Work instructions
1) In the reflection on a broken promise, how long had the narrator spent with Eloy in his pickup truck?
2) List every person, other than the narrator, who appears in the reflection on a broken promise.
3) Carry on the reflection on a broken promise from its last sentence.

From what I gather my daughter has never forgiven me for having chosen another over her. She wrote me once when she was transitioning from adolescent into womanhood and said that what had most disappointed her heart, more than anything else, was that I didn't do whatever I had to do to keep my promise and come home to her. In her eyes I should have let the whole world die so I could be by her side when she most needed me. And in the moment that I read those words, I agreed.
Nevertheless, I dare to hope that life will teach her without harming her what it has so eagerly taught me: life does not always wait for our deliberations or best answers, it simply pushes us off the cliff of circumstance and based on who we are, we either get a clean dive into the water or a belly-flop onto the jagged rocks.
In hindsight it's easy to say that I could have allowed the man and his daughter to walk into the house and just maybe the distraction would have allowed me to wrestle the gun from Eloy and maybe the man would've helped. Or, I could have let the girl run by me into the house and used the momentary distraction to run for my life. There are lots of things I could have done differently, like after having spent almost three days with Eloy in his pickup truck trying to convince him to turn himself in, to then find myself in a moment of weakness where I agreed that he should spend one last night with his pregnant wife — a night that I later learned was used to hatch a plan for how to save themselves at my expense.
There is no point in debating what we could've done differently, because different doesn't exist. The only thing that exists are what we do with the opportunities that present themselves in those fleeting moments when we are already falling towards either the water or the rocks.
And, for reasons that I don't entirely understand, the man who I was in 2004 was not about to let that little girl and her father walk into that house and potentially die. I preferred a bullet in the back to having to live with their deaths on my conscience. And my hope is that I would react in a similar manner, again and again as many times as life places me in that predicament.

Records provided
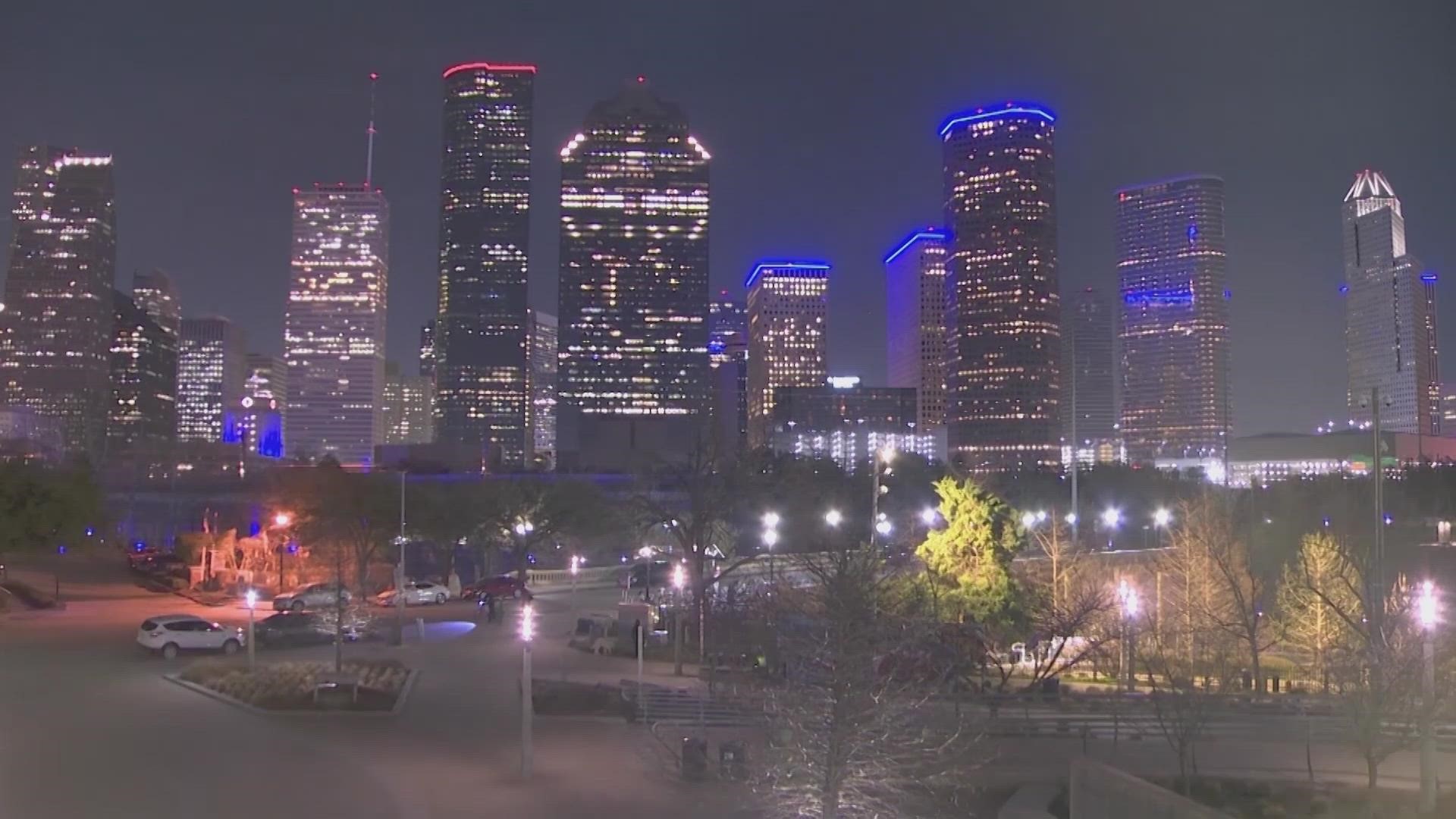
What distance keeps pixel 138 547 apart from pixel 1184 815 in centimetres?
8515

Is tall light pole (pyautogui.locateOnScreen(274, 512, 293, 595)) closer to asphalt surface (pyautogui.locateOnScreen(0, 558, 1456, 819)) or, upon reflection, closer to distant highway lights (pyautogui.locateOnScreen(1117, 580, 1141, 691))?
asphalt surface (pyautogui.locateOnScreen(0, 558, 1456, 819))

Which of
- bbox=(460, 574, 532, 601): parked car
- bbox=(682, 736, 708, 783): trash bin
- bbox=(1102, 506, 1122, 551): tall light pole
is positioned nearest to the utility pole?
bbox=(682, 736, 708, 783): trash bin

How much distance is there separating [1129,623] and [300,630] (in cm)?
2572

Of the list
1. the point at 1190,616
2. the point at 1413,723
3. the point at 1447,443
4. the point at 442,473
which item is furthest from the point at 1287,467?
the point at 1413,723

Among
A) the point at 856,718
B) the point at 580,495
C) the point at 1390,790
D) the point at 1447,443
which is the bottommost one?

Your responses
1) Almost three days.

2) The narrator's daughter; Eloy; Eloy's pregnant wife; the man; the man's daughter (the little girl)

3)
As I said, I often wonder what has become of that little girl’s life. She would now be in her late twenties or early thirties. Maybe she saves lives as a doctor. Or she could be a climate activist or maybe a counselor who works with survivors. Maybe she's a soldier, a schoolteacher, or a sailor. She could be anything, really, even something less than ideal.
A friend who is familiar with these events recently asked me how I would feel about my decision if I now learned that she became a lot lizard at a truck stop. I admit, I didn't even know what the term lot lizard meant. He explained it to me, and after some silent deliberation on the matter I decided that who she becomes isn't as important as the fact that she was given the opportunity to choose. After all, if life has shown me anything at all it has shown me that the most beautiful moments aren't created with careful planning or anticipated outcomes — they just happen, and we have to enjoy them for as long as they do happen because beauty, in all its miraculous and wonderful forms, is brief by nature.
So, in case you were wondering, I stand by my decision to pull the lever on that platform and save that man and his daughter. And if one day my own daughter should meet his daughter, my only hope from that encounter is that somehow my daughter finds it within herself to be kind. And that in her kindness she comes away knowing in her heart that her dad didn't intentionally choose another child over her, he simply did what he knew was right and the end outcome has simply not yet been determined. Because there is still hope that he gets to her in time to once again be her dad.